Klischee des "Haupternährers" verschwindet
These zwei zum Jungendilemma besagt, dass nicht das Geschlecht der Lehrkräfte entscheide, da viele Jungen auch bei Lehrerinnen erfolgreich lernen. Die soziale Herkunft determiniere, wer eine Hauptschul- oder eine Gymnasialbank drücke. Die jüngste Internationale Leseuntersuchung (IGLU) unterstützt diesen Ansatz. Mittlerweile sei die Leseförderung der Jungen so erfolgreich, dass ihre Lesekompetenz nach der vierten Klasse die der Mädchen erreiche - und einen internationalen Spitzenwert. Allerdings zeigt IGLU auch, dass Kinder aus höheren sozialen Schichten deutlich besser lesen lernen als Kinder aus den unteren Schichten.
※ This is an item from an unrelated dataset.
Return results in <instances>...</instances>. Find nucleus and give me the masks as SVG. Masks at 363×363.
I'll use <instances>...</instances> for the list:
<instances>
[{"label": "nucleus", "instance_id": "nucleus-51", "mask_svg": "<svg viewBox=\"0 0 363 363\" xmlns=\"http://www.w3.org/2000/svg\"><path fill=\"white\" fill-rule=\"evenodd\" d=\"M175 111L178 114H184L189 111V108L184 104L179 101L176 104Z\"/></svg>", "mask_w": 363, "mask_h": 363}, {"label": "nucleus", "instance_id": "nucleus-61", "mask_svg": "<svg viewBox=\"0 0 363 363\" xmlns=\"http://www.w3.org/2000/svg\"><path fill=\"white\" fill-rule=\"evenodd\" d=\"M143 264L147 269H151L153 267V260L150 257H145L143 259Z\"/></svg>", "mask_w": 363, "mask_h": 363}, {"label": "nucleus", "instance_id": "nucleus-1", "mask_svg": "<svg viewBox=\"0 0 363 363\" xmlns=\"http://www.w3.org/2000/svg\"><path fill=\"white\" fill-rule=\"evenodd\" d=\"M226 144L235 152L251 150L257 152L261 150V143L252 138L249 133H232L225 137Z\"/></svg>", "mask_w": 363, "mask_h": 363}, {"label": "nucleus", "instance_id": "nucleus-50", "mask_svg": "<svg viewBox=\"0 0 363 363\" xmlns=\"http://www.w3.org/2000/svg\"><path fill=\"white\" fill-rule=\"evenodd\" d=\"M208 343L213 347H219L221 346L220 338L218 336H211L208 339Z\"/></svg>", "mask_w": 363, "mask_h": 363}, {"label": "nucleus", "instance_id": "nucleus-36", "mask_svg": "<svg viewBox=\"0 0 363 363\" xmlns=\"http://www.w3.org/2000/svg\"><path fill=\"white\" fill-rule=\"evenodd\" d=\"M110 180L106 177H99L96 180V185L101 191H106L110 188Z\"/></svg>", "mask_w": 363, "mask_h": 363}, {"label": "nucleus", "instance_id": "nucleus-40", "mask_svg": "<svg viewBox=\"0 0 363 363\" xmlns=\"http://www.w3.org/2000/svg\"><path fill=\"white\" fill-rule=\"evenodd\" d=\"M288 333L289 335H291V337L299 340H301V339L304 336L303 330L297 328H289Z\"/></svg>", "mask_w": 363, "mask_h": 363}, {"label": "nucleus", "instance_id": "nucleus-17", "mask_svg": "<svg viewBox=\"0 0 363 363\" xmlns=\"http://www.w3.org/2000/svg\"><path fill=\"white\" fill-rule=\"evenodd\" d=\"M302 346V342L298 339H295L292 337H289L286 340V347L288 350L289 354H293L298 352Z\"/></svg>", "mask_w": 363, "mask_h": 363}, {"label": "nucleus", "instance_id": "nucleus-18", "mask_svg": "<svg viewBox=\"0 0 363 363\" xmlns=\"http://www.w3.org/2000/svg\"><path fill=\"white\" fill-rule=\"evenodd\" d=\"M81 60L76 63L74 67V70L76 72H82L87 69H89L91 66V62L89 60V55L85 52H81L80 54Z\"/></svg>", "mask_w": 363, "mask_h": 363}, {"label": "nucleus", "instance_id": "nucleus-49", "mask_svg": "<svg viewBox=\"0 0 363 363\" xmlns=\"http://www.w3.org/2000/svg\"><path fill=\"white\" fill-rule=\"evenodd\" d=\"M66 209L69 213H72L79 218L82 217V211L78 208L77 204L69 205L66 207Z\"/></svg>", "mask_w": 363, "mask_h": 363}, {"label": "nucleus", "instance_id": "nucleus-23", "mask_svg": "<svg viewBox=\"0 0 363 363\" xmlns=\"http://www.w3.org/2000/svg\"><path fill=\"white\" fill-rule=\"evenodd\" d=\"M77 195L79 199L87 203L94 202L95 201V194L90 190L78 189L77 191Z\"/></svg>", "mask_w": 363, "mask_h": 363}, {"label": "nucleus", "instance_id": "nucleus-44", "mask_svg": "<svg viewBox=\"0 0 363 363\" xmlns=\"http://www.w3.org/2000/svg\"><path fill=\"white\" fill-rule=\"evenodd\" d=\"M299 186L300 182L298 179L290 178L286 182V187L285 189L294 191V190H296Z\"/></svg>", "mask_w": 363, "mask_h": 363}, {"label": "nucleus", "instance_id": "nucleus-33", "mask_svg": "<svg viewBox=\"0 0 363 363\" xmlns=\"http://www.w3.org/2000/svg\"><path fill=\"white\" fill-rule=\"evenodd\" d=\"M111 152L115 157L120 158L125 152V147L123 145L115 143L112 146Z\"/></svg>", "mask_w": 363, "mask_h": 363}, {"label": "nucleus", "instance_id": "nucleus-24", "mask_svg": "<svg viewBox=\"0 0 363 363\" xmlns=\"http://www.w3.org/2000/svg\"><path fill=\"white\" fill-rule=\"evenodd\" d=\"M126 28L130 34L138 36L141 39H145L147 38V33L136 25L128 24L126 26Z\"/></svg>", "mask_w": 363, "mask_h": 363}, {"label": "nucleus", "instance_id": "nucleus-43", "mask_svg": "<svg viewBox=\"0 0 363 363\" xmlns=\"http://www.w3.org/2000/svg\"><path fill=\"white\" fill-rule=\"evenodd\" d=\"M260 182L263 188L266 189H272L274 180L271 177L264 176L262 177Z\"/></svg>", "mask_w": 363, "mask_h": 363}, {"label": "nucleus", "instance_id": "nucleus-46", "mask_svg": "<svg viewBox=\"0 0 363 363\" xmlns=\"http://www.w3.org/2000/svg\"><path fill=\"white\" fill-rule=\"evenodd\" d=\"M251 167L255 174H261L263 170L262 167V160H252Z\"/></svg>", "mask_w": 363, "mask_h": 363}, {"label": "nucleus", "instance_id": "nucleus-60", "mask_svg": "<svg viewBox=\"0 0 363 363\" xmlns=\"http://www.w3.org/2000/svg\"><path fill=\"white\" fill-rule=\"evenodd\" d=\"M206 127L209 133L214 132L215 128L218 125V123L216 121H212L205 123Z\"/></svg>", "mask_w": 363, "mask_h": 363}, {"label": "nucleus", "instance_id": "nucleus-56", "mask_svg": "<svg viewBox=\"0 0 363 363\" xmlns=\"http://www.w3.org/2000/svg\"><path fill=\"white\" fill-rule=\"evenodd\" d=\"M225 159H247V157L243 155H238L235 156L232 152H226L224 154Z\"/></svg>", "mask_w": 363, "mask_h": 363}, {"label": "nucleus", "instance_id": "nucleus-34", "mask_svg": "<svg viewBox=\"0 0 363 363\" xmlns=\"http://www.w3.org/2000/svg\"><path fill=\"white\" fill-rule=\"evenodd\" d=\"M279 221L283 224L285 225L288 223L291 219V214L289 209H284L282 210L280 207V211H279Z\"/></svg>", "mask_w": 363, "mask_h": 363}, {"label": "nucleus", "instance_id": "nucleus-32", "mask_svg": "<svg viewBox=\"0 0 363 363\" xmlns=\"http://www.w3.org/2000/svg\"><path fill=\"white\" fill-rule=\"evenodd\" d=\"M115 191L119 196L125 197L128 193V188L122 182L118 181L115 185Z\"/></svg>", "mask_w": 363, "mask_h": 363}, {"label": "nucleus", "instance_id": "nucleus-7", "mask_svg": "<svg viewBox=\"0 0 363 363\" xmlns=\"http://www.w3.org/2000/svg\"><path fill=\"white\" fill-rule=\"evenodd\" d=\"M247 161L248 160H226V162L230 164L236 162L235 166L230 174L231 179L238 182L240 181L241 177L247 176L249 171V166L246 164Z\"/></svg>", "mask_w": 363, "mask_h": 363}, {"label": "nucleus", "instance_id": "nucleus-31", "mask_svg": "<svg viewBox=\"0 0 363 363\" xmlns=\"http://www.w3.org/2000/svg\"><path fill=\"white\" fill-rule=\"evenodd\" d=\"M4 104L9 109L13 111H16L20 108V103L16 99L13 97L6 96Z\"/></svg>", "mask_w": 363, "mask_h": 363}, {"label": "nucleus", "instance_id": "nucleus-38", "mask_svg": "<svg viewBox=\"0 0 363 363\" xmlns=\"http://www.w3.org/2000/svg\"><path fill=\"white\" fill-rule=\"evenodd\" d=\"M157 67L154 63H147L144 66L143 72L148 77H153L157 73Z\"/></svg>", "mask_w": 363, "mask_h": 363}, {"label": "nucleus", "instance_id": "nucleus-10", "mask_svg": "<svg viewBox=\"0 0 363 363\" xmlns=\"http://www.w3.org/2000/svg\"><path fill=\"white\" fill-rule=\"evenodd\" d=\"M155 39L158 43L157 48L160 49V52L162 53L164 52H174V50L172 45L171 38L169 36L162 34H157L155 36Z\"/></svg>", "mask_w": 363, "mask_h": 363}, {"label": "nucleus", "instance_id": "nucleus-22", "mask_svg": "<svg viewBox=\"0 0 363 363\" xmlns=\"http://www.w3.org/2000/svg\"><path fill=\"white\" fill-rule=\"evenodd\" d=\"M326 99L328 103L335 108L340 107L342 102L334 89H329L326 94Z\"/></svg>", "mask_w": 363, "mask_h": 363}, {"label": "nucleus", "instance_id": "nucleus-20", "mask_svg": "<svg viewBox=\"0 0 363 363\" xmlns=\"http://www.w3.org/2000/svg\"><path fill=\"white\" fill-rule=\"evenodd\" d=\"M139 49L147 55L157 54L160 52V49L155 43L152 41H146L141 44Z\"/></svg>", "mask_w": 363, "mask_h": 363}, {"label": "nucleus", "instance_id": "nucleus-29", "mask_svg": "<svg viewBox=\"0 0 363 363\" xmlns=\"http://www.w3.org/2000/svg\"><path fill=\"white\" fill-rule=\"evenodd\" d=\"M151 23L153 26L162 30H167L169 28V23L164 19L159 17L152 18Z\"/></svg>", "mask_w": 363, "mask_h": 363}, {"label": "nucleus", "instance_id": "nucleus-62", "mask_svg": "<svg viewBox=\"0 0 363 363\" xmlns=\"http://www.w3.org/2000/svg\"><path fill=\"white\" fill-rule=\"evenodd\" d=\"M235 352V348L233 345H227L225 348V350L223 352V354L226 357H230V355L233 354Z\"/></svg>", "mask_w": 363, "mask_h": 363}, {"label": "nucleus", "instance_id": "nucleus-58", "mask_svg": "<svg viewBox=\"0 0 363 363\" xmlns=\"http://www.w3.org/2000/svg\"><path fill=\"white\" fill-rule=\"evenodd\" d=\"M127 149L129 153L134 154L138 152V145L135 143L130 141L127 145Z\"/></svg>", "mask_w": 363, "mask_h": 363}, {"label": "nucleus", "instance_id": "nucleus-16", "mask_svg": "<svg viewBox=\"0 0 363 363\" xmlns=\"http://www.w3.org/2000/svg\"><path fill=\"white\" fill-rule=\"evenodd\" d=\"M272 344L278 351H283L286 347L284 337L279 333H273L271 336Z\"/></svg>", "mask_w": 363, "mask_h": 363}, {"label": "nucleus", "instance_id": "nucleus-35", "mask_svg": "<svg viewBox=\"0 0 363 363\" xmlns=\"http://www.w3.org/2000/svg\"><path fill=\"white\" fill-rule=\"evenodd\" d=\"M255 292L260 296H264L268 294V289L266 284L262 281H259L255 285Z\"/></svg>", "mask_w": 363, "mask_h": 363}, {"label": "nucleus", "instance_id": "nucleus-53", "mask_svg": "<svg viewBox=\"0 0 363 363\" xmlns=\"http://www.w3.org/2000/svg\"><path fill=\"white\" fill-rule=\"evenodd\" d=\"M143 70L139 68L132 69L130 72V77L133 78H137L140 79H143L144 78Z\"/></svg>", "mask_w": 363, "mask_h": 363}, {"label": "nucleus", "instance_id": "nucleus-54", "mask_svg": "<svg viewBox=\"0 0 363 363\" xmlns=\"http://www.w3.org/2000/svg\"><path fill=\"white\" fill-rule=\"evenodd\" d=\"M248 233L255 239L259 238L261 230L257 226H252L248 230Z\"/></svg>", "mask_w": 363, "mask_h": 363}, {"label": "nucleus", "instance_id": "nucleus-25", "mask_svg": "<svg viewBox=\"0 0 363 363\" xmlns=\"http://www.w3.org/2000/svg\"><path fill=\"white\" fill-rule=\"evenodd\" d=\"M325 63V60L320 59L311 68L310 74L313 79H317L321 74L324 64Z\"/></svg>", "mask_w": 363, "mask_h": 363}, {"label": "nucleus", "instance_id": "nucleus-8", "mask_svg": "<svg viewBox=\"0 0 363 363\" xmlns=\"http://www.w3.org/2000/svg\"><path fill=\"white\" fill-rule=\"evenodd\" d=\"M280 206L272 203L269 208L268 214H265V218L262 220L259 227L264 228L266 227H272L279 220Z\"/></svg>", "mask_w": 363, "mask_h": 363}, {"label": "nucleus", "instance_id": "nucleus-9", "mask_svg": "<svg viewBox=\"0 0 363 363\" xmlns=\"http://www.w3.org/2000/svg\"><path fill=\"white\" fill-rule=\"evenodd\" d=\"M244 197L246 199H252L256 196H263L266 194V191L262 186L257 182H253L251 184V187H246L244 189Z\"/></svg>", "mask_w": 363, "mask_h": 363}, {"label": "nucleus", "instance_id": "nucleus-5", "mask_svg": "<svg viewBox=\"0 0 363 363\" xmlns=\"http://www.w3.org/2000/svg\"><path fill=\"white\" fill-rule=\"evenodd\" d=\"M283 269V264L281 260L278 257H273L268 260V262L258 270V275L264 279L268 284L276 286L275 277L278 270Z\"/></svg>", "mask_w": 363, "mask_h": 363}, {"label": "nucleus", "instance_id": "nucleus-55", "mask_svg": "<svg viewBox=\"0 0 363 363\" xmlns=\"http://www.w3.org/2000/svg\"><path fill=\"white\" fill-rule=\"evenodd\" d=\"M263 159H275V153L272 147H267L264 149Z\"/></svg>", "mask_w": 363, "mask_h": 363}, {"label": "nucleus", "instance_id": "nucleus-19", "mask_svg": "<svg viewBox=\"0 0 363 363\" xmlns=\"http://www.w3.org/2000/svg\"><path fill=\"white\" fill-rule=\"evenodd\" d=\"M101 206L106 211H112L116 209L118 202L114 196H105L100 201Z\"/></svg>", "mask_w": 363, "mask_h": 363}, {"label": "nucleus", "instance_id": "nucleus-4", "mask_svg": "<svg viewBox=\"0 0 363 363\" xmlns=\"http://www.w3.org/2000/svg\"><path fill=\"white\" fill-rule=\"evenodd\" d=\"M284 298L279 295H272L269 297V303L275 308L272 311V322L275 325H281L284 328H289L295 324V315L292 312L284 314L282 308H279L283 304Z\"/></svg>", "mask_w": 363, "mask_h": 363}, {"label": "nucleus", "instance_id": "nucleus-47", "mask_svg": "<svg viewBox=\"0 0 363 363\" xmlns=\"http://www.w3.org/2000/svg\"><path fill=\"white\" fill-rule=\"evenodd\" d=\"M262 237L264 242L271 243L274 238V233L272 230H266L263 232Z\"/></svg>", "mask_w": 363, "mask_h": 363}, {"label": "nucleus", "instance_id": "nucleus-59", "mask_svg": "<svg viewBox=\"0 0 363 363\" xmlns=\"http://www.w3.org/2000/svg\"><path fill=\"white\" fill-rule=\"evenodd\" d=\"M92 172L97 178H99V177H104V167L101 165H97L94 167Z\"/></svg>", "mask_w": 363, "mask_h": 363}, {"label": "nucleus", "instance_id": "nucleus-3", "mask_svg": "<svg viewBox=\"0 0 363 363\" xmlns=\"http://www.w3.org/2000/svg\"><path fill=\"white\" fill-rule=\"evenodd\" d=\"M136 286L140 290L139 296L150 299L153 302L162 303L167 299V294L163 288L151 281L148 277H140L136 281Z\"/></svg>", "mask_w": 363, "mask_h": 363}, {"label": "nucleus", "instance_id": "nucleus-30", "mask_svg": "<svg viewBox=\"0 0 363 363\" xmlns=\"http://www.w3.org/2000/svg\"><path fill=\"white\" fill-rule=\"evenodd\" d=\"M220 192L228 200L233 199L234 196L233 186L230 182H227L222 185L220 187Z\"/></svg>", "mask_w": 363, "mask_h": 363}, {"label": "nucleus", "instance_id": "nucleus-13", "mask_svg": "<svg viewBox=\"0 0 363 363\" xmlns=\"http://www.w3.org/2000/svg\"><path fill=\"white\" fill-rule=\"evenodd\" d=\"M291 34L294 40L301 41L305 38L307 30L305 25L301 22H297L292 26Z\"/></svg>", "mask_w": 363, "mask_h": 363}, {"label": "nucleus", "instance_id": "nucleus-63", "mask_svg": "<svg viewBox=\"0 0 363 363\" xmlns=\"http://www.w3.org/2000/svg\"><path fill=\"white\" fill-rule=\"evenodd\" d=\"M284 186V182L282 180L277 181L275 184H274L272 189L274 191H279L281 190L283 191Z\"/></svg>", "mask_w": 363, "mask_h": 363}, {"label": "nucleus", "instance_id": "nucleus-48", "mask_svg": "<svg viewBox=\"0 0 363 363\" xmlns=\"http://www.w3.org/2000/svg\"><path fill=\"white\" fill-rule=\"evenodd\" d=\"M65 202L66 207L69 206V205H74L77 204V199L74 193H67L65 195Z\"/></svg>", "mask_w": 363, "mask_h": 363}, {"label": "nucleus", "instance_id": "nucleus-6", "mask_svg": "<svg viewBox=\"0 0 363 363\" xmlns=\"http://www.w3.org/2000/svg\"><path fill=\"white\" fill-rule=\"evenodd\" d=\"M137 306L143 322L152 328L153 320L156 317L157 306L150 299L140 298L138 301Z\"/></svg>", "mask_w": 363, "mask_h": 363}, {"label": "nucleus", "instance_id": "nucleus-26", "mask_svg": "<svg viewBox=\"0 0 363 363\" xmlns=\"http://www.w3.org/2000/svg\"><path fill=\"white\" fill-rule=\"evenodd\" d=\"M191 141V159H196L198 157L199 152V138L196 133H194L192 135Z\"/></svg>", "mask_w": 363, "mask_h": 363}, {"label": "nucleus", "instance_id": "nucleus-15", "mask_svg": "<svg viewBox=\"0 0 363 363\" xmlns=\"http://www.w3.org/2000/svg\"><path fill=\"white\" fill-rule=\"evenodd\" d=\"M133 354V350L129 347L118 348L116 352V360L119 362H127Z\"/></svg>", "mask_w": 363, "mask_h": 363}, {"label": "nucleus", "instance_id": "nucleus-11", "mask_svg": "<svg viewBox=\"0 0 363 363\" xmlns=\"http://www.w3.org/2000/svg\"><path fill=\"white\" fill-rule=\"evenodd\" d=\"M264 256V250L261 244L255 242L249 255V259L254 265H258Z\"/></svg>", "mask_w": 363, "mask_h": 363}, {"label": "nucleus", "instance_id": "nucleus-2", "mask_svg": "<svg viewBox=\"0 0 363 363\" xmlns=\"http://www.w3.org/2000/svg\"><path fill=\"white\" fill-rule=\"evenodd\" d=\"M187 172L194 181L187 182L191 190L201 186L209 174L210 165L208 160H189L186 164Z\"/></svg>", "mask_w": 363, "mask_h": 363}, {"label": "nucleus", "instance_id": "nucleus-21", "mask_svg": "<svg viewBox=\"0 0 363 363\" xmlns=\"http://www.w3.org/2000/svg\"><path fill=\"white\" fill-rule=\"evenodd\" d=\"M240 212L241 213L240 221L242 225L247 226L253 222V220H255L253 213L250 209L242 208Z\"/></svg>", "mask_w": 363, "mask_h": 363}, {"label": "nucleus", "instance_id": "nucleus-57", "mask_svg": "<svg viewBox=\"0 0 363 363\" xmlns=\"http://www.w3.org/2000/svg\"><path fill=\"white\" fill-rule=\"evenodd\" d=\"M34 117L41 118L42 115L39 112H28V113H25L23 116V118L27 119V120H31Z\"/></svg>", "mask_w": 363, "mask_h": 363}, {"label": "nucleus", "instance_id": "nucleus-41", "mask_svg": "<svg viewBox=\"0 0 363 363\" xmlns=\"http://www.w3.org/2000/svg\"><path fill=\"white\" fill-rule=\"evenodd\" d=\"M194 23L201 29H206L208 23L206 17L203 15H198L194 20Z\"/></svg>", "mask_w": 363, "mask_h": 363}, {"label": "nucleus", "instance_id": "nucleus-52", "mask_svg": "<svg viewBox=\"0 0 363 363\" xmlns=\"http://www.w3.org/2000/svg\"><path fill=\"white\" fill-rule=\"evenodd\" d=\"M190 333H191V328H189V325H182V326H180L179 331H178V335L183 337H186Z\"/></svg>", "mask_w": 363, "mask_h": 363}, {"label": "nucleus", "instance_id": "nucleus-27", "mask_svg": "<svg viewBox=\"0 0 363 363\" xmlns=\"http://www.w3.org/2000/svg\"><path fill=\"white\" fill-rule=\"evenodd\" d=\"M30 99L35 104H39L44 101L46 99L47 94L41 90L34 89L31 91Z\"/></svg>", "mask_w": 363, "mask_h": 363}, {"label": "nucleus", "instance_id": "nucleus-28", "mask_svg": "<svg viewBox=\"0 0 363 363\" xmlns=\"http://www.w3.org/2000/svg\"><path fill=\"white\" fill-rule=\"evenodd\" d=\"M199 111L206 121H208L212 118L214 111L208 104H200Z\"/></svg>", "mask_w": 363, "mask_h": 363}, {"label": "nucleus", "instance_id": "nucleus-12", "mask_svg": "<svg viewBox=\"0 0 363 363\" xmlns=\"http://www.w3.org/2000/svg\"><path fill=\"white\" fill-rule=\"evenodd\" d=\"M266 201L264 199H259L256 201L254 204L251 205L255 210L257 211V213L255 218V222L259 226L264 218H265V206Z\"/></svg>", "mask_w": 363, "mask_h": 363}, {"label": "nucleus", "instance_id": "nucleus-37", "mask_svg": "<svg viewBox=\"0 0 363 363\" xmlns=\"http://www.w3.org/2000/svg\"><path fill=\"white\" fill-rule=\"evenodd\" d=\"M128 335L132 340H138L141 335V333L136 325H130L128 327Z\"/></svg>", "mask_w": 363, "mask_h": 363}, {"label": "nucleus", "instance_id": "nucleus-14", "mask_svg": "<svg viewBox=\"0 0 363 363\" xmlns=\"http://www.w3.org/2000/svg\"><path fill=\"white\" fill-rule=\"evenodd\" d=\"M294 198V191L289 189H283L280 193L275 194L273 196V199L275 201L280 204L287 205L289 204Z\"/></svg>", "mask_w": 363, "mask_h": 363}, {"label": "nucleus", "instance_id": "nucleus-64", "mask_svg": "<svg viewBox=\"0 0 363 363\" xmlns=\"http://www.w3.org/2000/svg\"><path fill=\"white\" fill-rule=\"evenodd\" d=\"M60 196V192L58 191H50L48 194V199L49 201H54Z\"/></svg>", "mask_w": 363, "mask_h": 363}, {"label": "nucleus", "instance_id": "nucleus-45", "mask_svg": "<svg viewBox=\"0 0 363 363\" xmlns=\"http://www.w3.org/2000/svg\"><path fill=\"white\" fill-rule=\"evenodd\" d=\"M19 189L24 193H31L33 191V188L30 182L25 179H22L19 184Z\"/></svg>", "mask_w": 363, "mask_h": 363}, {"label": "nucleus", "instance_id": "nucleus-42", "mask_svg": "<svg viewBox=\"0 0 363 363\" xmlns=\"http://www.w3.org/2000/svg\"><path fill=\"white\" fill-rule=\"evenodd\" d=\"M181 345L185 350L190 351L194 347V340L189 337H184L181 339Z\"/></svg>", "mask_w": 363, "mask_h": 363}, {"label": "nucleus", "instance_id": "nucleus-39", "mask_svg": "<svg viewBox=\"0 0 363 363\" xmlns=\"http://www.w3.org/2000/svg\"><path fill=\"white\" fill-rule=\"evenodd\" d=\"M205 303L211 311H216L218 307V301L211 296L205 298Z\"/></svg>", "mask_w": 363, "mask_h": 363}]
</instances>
Die Bildungschancen der Jungen korrelieren damit in Deutschland, weit über dem internationalen Schnitt, mit dem sozialen Status der Eltern. Kinder aus Akademikerhaushalten erhalten bei gleicher Leistung eher eine Gymnasialempfehlung als Arbeiterkinder, insbesondere solche aus Migrantenfamilien. Mädchen wird das Abitur eher zugetraut als Jungen.
Ältere Jungen scheitern in der Schule oft an der beruflichen Perspektivlosigkeit, geraten messbar unter hormonellen Stress und reagieren mit Aggression. Wozu büffeln, wenn kein Lehr- oder Studienplatz in Sicht ist und das Hausmannsein als Rollenalternative nicht akzeptiert wird? Jungen, zumal aus unteren Schichten, kleben bei der Planung ihres Lebens weit stärker als Mädchen an der Vorstellung, "Haupternährer" zu sein. Die Aufgabe von Schule und Eltern liegt darin, Jungen von dieser Illusion zu befreien.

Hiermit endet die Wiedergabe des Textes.